Durante a Primeira Guerra Mundial, os americanos retomaram a ideia de adquirir as Ilhas Virgens. Oficialmente, os EUA temiam que a Alemanha pudesse tomar a Dinamarca e ocupar as ilhas, usando-as como bases de submarinos. Parecia mais um pretexto, já que construir uma base tão perto dos EUA não seria tarefa fácil, e abastecê-la seria ainda mais difícil. Independentemente disso, os EUA decidiram adquirir as Ilhas Virgens e a Dinamarca recebeu uma oferta irrecusável.
O presidente dos EUA, Woodrow Wilson, enviou um aviso claro: se a Dinamarca não vendesse as ilhas, os Estados Unidos as ocupariam – é claro, apenas para impedir que caíssem em mãos alemãs. Para amenizar o golpe, Wilson tornou o acordo mais atraente com uma oferta de 25 milhões de dólares em ouro, o que representava cerca de metade do orçamento anual da Dinamarca na época.

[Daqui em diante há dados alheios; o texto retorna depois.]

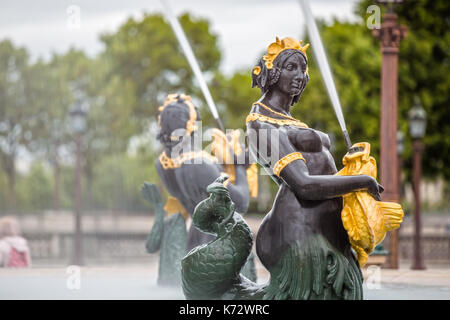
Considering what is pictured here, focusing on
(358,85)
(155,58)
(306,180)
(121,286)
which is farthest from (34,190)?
(306,180)

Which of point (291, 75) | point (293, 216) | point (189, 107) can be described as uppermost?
point (291, 75)

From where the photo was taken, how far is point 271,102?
5359 millimetres

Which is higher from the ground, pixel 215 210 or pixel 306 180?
pixel 306 180

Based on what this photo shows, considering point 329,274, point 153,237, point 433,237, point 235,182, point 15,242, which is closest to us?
point 329,274

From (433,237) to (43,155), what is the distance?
23.6 m

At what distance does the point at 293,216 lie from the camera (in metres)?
5.03

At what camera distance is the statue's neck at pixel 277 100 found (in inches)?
211

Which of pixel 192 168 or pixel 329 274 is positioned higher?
pixel 192 168

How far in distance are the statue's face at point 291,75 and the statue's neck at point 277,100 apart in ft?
0.17

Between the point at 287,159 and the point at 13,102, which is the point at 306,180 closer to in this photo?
the point at 287,159

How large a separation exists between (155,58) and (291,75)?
109 feet

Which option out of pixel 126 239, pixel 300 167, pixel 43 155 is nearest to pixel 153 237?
pixel 300 167

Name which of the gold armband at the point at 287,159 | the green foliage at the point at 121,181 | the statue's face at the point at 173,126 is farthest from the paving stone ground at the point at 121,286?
the green foliage at the point at 121,181
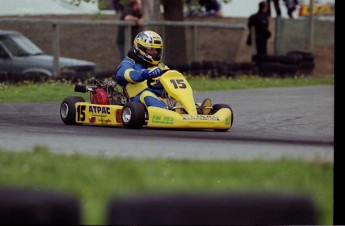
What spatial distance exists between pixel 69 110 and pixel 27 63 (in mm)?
287

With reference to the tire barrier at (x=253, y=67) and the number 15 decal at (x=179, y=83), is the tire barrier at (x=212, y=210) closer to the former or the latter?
the tire barrier at (x=253, y=67)

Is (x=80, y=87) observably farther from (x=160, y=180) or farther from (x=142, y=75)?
(x=160, y=180)

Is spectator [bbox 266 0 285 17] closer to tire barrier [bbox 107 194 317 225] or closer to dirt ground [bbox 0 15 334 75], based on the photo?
dirt ground [bbox 0 15 334 75]

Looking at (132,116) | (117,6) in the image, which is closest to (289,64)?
→ (132,116)

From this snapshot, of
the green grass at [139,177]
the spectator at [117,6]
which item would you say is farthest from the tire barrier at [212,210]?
the spectator at [117,6]

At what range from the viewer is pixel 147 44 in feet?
16.2

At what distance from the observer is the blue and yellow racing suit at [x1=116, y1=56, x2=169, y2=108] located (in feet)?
16.5

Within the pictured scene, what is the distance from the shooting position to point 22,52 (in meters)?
4.61

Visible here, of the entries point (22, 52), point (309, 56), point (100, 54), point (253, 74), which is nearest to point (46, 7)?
point (22, 52)

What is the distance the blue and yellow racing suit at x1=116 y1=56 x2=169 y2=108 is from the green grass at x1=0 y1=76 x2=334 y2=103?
0.61 feet

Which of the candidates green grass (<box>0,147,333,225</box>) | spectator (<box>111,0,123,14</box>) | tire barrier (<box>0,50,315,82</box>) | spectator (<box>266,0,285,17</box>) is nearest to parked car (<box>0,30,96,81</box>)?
tire barrier (<box>0,50,315,82</box>)

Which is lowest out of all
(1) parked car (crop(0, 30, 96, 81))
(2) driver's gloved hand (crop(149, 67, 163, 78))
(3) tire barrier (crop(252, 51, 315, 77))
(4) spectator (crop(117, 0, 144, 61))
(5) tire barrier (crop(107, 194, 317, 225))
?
(5) tire barrier (crop(107, 194, 317, 225))

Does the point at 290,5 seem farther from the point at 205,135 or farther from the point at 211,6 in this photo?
the point at 205,135

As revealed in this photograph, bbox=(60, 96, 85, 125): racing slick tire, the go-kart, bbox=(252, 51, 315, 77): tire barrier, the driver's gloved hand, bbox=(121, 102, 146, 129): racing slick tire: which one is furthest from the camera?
bbox=(252, 51, 315, 77): tire barrier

Inicialmente, Copenhague hesitou, especialmente devido à crescente importância econômica das ilhas após a abertura do Canal do Panamá. Mas os americanos deixaram claro que as ilhas acabariam ficando sob controle dos EUA, de um jeito ou de outro. A Dinamarca realizou um referendo e entregou as ilhas aos EUA.

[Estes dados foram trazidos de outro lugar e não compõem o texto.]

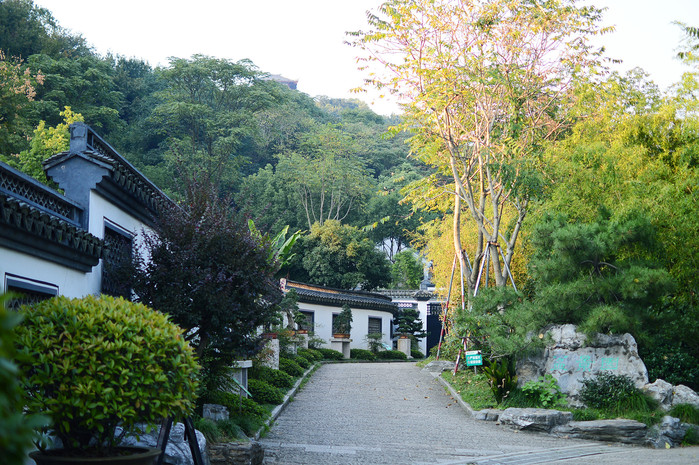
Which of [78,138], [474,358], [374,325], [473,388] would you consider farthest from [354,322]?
[78,138]

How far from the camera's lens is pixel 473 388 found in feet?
48.9

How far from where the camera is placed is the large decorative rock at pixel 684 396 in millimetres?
11359

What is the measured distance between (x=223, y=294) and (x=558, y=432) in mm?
6320

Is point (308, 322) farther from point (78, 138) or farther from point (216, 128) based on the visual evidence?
point (78, 138)

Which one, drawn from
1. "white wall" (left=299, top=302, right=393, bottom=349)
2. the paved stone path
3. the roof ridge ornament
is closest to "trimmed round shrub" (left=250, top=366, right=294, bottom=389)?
the paved stone path

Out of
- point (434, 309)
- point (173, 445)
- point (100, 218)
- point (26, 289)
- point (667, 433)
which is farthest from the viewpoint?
point (434, 309)

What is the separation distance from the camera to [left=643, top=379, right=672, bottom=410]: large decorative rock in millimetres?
11281

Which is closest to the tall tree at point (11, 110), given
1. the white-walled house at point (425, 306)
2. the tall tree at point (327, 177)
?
the tall tree at point (327, 177)

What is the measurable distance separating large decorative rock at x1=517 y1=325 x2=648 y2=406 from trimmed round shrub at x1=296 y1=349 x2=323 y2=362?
11078 millimetres

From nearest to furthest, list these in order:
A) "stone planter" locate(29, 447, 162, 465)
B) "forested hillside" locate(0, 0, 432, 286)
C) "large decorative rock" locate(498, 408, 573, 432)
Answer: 1. "stone planter" locate(29, 447, 162, 465)
2. "large decorative rock" locate(498, 408, 573, 432)
3. "forested hillside" locate(0, 0, 432, 286)

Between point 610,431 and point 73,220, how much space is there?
8.82m

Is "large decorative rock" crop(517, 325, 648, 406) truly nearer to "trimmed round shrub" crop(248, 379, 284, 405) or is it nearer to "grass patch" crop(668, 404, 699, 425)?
"grass patch" crop(668, 404, 699, 425)

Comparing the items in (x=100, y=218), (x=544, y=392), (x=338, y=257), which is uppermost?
(x=338, y=257)

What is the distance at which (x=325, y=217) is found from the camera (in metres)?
40.0
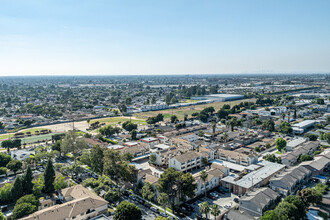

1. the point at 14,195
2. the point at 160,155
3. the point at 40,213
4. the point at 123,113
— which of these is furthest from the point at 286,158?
the point at 123,113

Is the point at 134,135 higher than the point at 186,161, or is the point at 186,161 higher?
the point at 186,161

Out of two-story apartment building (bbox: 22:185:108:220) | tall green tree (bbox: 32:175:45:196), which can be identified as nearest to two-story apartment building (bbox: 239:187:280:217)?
two-story apartment building (bbox: 22:185:108:220)

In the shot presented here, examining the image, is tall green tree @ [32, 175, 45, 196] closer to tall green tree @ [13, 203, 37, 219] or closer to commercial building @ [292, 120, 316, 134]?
tall green tree @ [13, 203, 37, 219]

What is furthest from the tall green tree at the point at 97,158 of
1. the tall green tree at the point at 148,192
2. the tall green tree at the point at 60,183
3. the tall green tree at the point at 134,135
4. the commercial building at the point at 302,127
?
Answer: the commercial building at the point at 302,127

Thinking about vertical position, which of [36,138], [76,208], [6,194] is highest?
[76,208]

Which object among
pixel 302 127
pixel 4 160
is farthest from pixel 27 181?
pixel 302 127

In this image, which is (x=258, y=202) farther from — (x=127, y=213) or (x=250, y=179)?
(x=127, y=213)

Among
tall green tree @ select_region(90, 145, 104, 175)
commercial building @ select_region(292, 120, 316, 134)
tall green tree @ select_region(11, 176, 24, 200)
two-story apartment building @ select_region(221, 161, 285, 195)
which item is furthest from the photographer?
commercial building @ select_region(292, 120, 316, 134)

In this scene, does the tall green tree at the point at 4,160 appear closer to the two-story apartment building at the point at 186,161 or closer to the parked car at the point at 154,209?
the two-story apartment building at the point at 186,161

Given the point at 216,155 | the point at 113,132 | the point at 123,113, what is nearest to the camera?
the point at 216,155

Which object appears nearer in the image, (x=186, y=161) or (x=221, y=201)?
(x=221, y=201)

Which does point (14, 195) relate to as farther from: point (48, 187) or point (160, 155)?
point (160, 155)
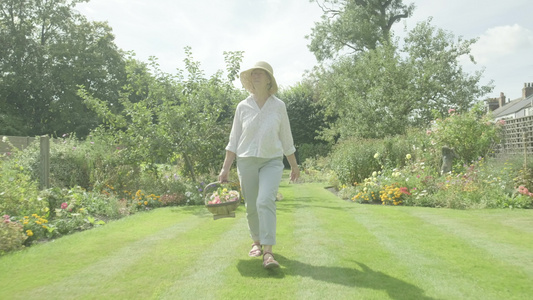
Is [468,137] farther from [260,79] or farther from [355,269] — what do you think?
[260,79]

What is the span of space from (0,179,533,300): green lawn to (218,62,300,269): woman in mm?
402

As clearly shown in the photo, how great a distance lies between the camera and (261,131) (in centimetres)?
391

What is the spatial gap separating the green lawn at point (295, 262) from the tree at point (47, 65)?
22.6m

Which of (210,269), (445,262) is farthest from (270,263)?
(445,262)

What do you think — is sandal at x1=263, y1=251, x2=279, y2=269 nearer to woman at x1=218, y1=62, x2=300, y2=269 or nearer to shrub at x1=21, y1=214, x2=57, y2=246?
woman at x1=218, y1=62, x2=300, y2=269

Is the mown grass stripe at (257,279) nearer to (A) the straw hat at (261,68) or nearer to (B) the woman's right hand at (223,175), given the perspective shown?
(B) the woman's right hand at (223,175)

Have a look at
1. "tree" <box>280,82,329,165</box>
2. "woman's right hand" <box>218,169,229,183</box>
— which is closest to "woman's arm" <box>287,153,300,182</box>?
"woman's right hand" <box>218,169,229,183</box>

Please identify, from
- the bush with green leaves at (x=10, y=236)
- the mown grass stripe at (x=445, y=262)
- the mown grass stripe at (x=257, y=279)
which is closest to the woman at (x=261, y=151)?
the mown grass stripe at (x=257, y=279)

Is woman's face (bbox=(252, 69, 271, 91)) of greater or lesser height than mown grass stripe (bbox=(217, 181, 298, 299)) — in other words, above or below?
above

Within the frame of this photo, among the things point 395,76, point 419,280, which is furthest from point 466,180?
point 395,76

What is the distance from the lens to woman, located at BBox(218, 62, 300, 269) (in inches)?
149

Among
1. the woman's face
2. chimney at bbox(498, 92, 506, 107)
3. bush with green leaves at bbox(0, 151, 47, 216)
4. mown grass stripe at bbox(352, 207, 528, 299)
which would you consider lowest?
mown grass stripe at bbox(352, 207, 528, 299)

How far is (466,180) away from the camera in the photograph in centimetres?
848

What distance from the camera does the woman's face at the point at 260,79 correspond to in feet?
13.4
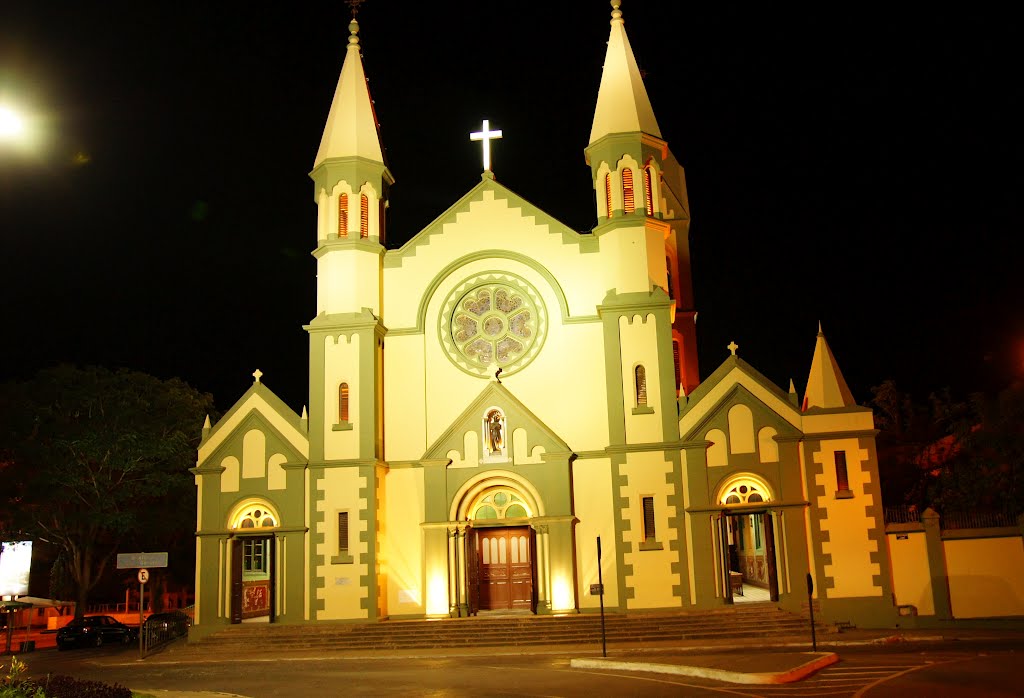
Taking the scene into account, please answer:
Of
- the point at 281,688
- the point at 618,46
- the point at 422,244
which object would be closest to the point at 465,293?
the point at 422,244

Em agosto de 1916, as duas partes concordaram com a venda. Como parte desse acordo, os EUA reconheceram os direitos da Dinamarca sobre a Groenlândia. Em 1917, todas as formalidades foram resolvidas e as ilhas mudaram de bandeira. A Ilha Water foi vendida separadamente em 1944.
Curiosamente, após a Segunda Guerra Mundial, os EUA voltaram sua atenção para a Groenlândia, buscando adquiri-la no contexto da Guerra Fria. A Dinamarca recusou, embora bases militares americanas tenham sido estabelecidas lá. Em certo momento, um bombardeiro estratégico carregando armas nucleares caiu sobre a Groenlândia – um fato atômico que o público dinamarquês foi sabiamente mantido no escuro.
Nesse sentido, as propostas de Donald Trump são menos inéditas do que parecem. Os Estados Unidos expandem seu território por meio de compras de vastas extensões territoriais há mais de dois séculos. Às vezes, o vendedor se sentia aliviado por se desfazer de uma possessão distante ou custosa; outras vezes, o acordo surgia após crescente pressão e desequilíbrio estratégico. A expansão por meio de transações nunca foi uma exceção na história americana – foi um método recorrente.
O interesse de Trump na Groenlândia se encaixa perfeitamente nesse padrão histórico. Assim como seus antecessores, ele parece atraído pelo simbolismo de ampliar a presença estratégica dos Estados Unidos. Claro, uma ideia melhor talvez fosse esperar até que a Dinamarca se encontrasse em crise e então aparecer com uma mala cheia de dinheiro.
Mas a espera pode ser longa, e a paciência certamente não é o forte de Trump.